→ SELECTION

Finance Minister Constantinos Petrides on Wednesday described the recent decision by the House of Parliament to suspend the foreclosure bill as “shooting ourselves in the foot”, noting that the only people who stand to benefit are strategic defaulters.
Commenting on the letter he sent to the Attorney General in which he referred to the suspension of foreclosures, Petrides said that on Tuesday, state-owned asset management company Kedipes revealed how much money the taxpayer will lose with the adoption of this bill.
Kedipes chairman Lambros Papadopoulos on Tuesday said that frequent interventions in the foreclosure framework will negatively affect the company’s ability to generate cash inflows.
Moreover, Papadopoulos noted that this arrangement affects loans totalling €2.9 billion, representing half of Kedipes’ portfolio.
The Finance Minister said that “it is a bill without reason, where the only people it will serve are strategic defaulters or those who have property and income, but refuse to fulfil their obligations”, noting that no primary residences owned by vulnerable people have been foreclosed.

→ DIRECTIONS
1. According to the foreclosure article, what share of Kedipes' portfolio is affected by the arrangement?
2. Please repeat the foreclosure article from "Kedipes chairman Lambros" to "generate cash inflows.".
Rely only on the foreclosure article for these.

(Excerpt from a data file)
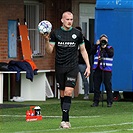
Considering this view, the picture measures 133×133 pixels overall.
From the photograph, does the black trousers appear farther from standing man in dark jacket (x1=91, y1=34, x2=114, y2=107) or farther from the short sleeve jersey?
the short sleeve jersey

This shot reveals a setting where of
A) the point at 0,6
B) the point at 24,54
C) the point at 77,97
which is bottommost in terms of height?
the point at 77,97

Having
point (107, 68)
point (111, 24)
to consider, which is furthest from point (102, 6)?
point (107, 68)

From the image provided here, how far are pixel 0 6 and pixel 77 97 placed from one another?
412 cm

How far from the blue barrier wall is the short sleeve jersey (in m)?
7.86

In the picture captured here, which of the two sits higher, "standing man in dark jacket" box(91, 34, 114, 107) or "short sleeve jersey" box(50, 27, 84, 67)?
"short sleeve jersey" box(50, 27, 84, 67)

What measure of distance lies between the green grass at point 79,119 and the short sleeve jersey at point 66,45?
47.2 inches

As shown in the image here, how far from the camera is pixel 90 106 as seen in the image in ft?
63.6

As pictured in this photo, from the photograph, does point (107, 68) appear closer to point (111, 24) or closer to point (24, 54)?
point (111, 24)

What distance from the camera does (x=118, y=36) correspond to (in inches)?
833

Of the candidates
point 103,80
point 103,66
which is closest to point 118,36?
point 103,66

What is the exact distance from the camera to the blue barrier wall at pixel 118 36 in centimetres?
2102

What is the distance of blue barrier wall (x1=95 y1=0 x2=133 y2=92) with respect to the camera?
68.9ft

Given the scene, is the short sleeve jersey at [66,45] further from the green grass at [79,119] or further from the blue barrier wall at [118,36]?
the blue barrier wall at [118,36]

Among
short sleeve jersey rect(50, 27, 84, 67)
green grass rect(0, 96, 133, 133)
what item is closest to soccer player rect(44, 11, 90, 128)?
short sleeve jersey rect(50, 27, 84, 67)
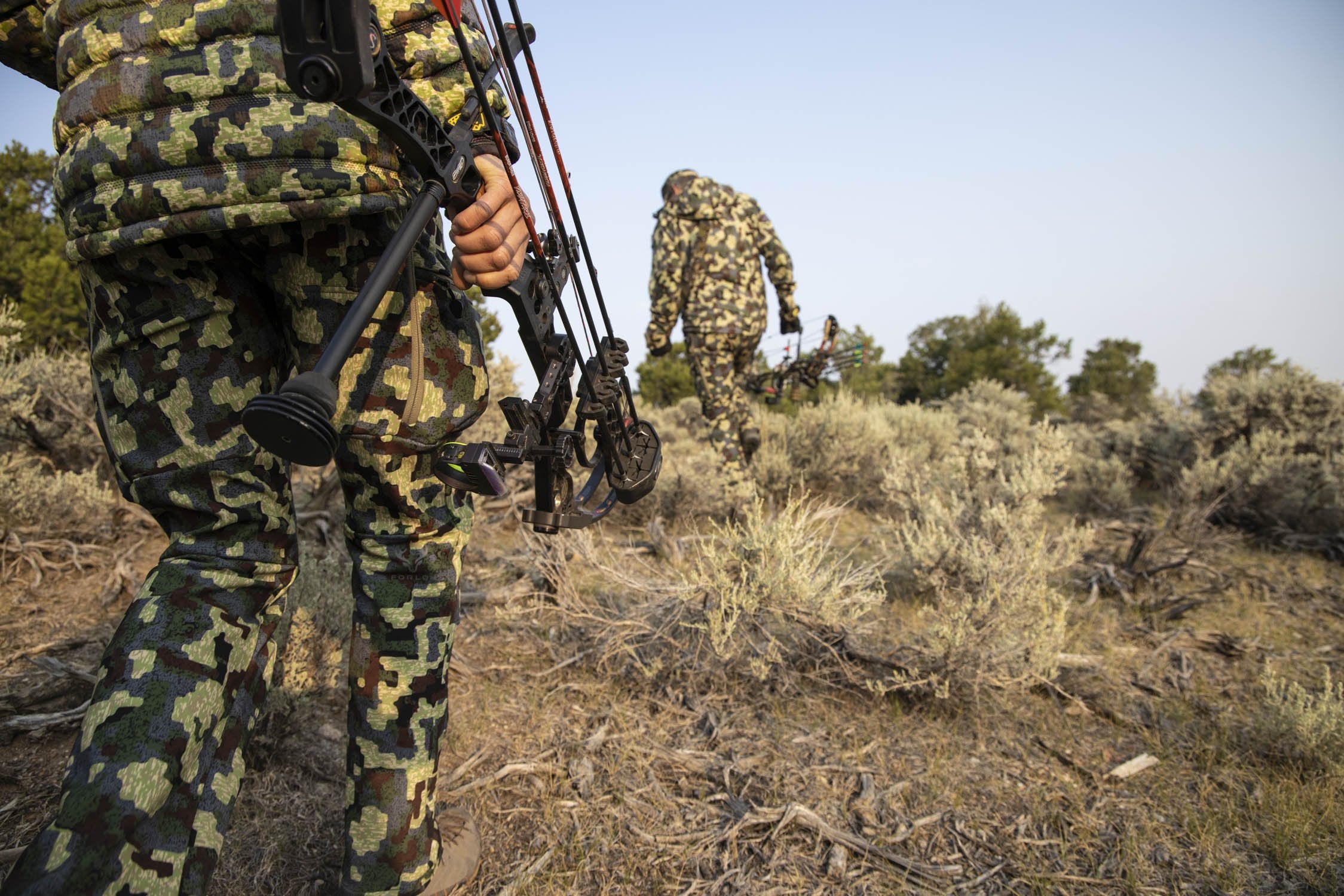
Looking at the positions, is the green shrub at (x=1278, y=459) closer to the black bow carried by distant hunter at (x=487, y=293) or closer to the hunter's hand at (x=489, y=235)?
the black bow carried by distant hunter at (x=487, y=293)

→ RESPONSES FOR EACH TASK
1. Half of Kedipes' portfolio, loans totalling €2.9 billion.

2.
Kedipes chairman Lambros Papadopoulos on Tuesday said that frequent interventions in the foreclosure framework will negatively affect the company’s ability to generate cash inflows.